Maher Taba'a, an official with the Gaza Chamber of Commerce, told Xinhua that despite the formation of the unity government, the siege is still imposed on the enclave, and the basic materials needed to help promote the stagnant economy are still banned by Israel.
He also noted things Israel allows in the enclave since it eased the blockade in 2010 are no more than such consuming materials as food, clothes, along with limited amount of fuel.
LACK OF BASIC NEEDS
Ashraf al-Qedra, Gaza's emergency service spokesman said in a press statement that the Ministry of Health in Gaza is suffering from the highest ever shortage of medicine and medical equipment since the Israeli siege began.
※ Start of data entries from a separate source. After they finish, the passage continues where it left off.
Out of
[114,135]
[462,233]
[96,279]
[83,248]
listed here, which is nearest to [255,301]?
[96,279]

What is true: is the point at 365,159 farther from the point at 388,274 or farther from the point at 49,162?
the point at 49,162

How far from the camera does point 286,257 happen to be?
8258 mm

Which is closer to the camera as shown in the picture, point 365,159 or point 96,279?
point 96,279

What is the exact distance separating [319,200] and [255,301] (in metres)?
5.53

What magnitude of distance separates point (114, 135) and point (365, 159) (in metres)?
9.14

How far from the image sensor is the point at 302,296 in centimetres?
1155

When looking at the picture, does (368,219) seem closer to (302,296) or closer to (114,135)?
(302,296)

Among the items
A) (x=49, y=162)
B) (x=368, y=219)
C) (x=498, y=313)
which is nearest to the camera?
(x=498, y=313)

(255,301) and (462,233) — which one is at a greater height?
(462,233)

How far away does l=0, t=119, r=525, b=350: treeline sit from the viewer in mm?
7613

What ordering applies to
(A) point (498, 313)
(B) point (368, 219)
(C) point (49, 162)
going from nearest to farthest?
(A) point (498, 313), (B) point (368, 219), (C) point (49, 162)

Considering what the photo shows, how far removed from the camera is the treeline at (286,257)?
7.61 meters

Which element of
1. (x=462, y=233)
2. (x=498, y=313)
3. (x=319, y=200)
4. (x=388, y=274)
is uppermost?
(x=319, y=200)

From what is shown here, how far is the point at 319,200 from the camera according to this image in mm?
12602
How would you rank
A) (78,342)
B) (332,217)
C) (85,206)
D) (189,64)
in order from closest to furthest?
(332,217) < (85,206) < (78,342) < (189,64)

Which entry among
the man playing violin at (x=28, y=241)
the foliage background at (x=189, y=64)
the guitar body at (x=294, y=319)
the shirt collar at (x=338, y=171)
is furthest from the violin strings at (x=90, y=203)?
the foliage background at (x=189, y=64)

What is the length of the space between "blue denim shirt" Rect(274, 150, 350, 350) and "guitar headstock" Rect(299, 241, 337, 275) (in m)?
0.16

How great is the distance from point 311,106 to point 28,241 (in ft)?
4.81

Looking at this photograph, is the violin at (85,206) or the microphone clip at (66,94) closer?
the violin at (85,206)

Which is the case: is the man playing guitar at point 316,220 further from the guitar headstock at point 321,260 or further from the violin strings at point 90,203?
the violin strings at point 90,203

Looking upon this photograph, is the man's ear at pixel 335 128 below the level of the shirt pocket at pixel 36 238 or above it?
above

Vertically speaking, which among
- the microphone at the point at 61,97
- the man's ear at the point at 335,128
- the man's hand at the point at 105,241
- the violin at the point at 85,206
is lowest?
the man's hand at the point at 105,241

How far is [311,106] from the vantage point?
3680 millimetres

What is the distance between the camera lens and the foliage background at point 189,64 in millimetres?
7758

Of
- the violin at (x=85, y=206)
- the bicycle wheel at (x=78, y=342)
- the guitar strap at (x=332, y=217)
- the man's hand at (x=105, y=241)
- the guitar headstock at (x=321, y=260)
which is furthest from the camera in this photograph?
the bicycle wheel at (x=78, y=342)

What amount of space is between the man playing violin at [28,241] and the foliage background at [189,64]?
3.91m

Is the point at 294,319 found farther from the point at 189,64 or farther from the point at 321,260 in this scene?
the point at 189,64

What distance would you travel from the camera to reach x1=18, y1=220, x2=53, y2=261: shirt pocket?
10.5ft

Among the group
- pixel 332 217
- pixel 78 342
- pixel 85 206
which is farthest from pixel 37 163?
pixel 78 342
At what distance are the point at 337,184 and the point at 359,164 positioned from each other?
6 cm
"There is a 30 percent shortage of basic medicine used for surgeries. More than 55 percent of medicine had been consumed and the rest will be running out soon," said al-Qedra.
Meanwhile, the Palestinian Energy and Natural Resources Authority announced that Gaza's only power plant will shut down on Tuesday to due to the lack of fuel.
Deputy chairman of the authority, Fathi Sheikh Khalil, told Xinhua that the power plant would stop working after a six-month Qatari fuel grant ran out last week.
"We've made extensive contact with concerned parties to solve the problem, but we have not reached a solution yet," he said.
The coastal strip needs around 380 megawatts of power to overcome the crisis yet Gaza's power plant only meets around one third of the energy needed. The remaining electricity supplies come directly from Israel and Egypt.